#### TASK GOAL:
Pull out every line of the records that contains the word "away", and treat uppercase and lowercase as different.

EXCERPTED DATA start

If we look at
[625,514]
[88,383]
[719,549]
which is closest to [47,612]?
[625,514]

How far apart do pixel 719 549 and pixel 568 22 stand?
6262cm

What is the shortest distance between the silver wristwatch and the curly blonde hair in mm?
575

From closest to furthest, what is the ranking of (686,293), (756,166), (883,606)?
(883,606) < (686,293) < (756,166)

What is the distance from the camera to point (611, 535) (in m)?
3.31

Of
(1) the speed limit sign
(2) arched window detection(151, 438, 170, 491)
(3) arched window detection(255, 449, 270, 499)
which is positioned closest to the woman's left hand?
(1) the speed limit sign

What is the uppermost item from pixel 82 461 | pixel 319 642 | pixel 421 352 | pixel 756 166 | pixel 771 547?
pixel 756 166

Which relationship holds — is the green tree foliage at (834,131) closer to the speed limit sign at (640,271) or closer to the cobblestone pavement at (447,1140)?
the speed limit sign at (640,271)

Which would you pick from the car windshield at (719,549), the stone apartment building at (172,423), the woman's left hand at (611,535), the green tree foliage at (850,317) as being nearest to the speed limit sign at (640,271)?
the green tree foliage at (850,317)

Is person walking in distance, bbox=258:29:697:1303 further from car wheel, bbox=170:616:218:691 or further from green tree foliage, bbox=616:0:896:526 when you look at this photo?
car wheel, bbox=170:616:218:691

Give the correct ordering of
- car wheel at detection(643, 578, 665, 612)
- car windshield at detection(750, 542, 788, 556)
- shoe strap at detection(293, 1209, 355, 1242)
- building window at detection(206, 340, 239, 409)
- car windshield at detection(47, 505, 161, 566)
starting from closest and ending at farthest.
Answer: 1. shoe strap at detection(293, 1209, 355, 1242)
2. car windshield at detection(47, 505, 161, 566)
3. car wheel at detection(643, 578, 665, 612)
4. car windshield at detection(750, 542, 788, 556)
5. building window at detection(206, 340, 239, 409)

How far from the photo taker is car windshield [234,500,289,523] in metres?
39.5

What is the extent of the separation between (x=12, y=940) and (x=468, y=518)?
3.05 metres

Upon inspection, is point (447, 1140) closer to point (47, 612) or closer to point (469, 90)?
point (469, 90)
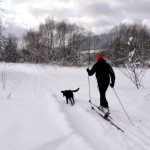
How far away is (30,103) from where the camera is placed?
9.92 metres

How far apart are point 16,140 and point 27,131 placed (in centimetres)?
63

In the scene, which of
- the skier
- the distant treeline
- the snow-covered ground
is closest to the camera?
the snow-covered ground

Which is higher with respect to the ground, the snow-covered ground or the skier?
the skier

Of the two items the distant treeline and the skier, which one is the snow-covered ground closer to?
the skier

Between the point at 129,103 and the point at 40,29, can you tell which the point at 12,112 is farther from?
the point at 40,29

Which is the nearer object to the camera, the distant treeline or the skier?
the skier

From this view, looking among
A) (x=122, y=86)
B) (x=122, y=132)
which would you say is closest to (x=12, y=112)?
(x=122, y=132)

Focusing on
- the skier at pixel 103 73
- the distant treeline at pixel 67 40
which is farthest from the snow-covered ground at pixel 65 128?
the distant treeline at pixel 67 40

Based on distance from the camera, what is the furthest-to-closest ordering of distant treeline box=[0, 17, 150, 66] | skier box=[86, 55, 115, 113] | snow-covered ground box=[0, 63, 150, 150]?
1. distant treeline box=[0, 17, 150, 66]
2. skier box=[86, 55, 115, 113]
3. snow-covered ground box=[0, 63, 150, 150]

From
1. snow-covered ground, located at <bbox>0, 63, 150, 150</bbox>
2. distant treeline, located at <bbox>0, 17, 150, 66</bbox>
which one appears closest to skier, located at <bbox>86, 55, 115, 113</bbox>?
snow-covered ground, located at <bbox>0, 63, 150, 150</bbox>

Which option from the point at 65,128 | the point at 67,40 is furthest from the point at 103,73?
the point at 67,40

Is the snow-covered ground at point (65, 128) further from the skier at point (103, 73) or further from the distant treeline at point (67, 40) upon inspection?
the distant treeline at point (67, 40)

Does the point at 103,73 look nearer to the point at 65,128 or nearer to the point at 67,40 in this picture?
the point at 65,128

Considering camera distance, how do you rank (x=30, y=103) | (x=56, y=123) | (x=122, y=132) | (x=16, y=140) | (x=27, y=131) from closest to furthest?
(x=16, y=140)
(x=27, y=131)
(x=56, y=123)
(x=122, y=132)
(x=30, y=103)
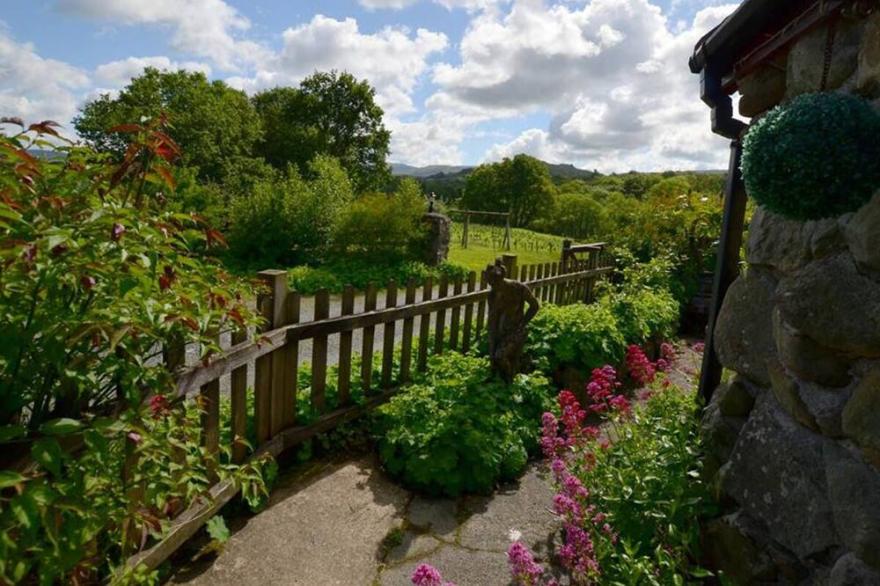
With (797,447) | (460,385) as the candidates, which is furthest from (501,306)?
(797,447)

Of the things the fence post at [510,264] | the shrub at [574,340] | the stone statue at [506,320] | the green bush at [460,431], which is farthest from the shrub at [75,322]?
the fence post at [510,264]

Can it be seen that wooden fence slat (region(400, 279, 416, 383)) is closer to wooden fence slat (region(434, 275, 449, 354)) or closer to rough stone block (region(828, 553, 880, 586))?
wooden fence slat (region(434, 275, 449, 354))

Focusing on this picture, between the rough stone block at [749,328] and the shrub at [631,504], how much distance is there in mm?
493

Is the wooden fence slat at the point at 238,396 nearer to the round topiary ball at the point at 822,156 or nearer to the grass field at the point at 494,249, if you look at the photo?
the round topiary ball at the point at 822,156

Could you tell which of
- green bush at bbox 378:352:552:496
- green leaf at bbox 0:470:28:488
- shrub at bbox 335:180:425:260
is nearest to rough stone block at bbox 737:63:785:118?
green bush at bbox 378:352:552:496

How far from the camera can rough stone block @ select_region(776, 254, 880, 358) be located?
158 centimetres

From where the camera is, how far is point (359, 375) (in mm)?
4383

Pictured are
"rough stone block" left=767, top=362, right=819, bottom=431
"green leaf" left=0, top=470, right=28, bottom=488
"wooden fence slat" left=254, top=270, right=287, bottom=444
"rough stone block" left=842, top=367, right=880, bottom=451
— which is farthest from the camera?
"wooden fence slat" left=254, top=270, right=287, bottom=444

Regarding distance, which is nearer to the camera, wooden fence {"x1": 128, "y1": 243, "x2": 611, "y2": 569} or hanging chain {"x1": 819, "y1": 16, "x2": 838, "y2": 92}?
hanging chain {"x1": 819, "y1": 16, "x2": 838, "y2": 92}

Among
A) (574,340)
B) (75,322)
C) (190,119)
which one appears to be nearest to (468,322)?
(574,340)

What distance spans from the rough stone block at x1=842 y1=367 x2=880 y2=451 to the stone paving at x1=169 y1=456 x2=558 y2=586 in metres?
1.84

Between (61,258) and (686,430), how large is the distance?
286cm

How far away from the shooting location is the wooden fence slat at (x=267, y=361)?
3.22 meters

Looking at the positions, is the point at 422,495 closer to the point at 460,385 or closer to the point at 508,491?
the point at 508,491
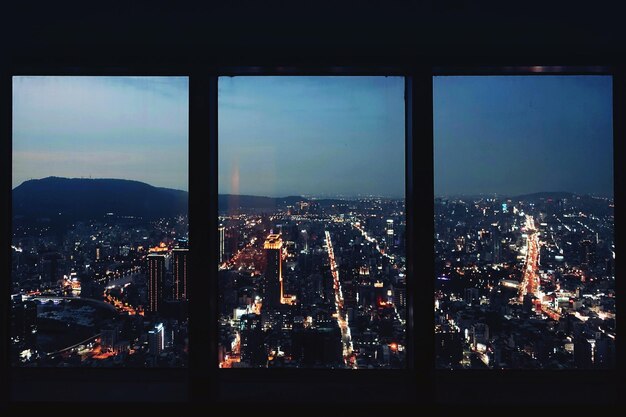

EXCERPTED DATA end

#### IN RESPONSE:
How far away is (30,103) from where the camera is placed?
How far away from the shooting location is the wooden fence slat at (x=267, y=361)?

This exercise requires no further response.